Travail à réaliser » Recopiez intégralement les lignes des données comprises entre celle qui contient « At what distance » et la fin des données, bornes incluses, en décalant de 82 chaque nombre des réponses (distances et coordonnées) sans rien modifier d'autre.

Extraits de données »
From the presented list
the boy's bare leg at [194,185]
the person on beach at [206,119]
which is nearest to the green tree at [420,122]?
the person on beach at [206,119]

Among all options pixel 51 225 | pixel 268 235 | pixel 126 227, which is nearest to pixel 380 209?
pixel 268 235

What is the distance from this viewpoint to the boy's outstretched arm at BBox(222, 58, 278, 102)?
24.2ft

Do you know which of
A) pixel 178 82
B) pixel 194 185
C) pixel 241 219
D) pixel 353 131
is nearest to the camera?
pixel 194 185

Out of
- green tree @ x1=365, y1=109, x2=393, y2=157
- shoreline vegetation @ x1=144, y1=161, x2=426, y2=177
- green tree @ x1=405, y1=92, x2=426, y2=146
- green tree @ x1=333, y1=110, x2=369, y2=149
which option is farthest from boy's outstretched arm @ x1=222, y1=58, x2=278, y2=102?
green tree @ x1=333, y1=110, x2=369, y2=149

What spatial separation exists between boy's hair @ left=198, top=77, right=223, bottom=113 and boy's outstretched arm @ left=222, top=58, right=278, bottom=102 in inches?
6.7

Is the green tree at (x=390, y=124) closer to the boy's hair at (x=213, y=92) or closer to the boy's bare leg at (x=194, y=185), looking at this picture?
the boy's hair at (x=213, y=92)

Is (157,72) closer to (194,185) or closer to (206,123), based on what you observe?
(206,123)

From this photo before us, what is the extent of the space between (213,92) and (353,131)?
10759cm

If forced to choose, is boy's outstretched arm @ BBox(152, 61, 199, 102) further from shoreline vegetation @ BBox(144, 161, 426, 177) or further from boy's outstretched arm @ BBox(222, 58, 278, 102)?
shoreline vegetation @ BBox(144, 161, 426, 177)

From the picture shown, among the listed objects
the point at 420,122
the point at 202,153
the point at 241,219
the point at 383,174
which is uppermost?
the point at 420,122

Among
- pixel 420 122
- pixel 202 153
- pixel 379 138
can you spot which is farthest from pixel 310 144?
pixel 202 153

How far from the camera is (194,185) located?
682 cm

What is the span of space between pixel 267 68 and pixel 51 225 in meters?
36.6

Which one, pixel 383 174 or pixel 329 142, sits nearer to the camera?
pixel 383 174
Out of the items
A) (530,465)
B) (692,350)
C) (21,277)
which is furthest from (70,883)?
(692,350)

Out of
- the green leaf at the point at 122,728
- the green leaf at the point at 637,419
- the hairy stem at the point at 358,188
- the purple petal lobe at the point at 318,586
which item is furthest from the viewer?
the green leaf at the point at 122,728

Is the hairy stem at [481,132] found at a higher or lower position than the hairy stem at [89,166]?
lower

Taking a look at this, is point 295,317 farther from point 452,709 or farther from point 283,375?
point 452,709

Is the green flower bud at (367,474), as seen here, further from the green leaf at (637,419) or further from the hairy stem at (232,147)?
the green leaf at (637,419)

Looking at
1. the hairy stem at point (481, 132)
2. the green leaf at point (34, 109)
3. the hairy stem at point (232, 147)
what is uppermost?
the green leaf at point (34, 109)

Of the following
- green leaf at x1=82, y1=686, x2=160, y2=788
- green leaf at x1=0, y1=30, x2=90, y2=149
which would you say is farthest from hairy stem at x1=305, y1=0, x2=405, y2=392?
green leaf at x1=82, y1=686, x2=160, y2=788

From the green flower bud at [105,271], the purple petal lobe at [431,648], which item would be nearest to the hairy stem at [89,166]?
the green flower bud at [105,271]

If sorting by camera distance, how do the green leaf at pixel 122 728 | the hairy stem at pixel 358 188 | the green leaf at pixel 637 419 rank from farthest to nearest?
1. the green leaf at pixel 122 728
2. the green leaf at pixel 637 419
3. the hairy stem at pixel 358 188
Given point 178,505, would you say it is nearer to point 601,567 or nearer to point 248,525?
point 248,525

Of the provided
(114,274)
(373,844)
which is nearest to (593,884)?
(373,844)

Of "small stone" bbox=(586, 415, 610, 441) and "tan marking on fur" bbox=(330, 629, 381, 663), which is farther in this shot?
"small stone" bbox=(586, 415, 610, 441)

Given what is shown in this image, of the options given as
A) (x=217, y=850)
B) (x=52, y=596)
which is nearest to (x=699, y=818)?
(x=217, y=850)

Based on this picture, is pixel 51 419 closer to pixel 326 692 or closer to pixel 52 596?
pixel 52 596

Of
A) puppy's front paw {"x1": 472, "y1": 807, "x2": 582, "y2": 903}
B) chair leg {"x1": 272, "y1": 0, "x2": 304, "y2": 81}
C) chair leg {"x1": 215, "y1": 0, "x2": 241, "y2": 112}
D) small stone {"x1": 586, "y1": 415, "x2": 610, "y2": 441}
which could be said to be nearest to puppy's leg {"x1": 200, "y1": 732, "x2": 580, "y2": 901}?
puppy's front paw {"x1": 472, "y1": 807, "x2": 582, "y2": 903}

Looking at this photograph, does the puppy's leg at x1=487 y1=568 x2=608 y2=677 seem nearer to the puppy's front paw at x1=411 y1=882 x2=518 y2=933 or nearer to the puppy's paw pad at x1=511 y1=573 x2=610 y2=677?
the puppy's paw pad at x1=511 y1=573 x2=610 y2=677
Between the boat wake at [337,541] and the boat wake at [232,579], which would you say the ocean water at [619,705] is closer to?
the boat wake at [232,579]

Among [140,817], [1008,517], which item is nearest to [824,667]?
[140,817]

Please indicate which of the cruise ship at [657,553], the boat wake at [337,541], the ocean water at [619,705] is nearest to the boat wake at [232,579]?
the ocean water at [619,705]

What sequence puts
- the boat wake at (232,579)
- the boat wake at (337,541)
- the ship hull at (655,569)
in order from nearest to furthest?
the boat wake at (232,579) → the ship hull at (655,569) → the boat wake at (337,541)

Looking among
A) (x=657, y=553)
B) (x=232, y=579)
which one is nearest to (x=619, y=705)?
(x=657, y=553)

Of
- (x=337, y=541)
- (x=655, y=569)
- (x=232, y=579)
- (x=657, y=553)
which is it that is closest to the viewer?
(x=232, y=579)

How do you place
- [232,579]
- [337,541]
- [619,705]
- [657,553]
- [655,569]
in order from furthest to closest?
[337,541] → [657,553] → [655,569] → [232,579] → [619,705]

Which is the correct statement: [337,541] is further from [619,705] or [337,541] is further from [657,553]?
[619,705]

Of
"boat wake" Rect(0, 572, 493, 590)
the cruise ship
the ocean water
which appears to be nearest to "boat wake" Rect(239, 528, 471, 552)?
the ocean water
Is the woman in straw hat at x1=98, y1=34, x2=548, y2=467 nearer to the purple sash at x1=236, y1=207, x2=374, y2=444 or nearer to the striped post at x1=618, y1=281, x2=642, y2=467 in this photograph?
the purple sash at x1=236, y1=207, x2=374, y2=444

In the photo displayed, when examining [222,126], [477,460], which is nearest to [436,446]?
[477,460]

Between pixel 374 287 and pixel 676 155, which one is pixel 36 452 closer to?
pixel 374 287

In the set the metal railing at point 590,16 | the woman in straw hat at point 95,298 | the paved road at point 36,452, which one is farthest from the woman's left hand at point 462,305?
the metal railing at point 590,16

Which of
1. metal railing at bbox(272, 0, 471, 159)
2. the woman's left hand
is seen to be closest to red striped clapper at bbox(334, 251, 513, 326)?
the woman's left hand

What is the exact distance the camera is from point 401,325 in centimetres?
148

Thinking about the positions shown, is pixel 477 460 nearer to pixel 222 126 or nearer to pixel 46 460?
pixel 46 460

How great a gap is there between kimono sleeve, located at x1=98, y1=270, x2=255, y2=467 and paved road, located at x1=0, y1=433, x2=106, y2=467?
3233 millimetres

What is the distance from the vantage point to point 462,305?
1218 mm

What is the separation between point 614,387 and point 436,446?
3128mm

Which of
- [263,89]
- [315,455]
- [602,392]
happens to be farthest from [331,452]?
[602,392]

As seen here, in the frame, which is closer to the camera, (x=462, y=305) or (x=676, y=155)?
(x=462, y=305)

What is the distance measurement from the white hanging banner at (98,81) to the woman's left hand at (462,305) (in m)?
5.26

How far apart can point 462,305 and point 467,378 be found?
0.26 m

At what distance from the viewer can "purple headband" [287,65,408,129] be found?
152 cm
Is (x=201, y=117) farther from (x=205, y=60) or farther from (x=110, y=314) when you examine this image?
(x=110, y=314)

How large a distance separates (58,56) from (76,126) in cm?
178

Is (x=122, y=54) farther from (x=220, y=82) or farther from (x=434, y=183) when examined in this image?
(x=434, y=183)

Réponse à la tâche »
At what distance from the viewer can "purple headband" [287,65,408,129] be found?
234 cm
Is (x=201, y=117) farther from (x=205, y=60) or farther from (x=110, y=314) when you examine this image?
(x=192, y=396)

How large a distance separates (58,56) from (76,126) in cm?
260

Is (x=122, y=54) farther from (x=220, y=82) or farther from (x=434, y=183) when examined in this image?
(x=516, y=265)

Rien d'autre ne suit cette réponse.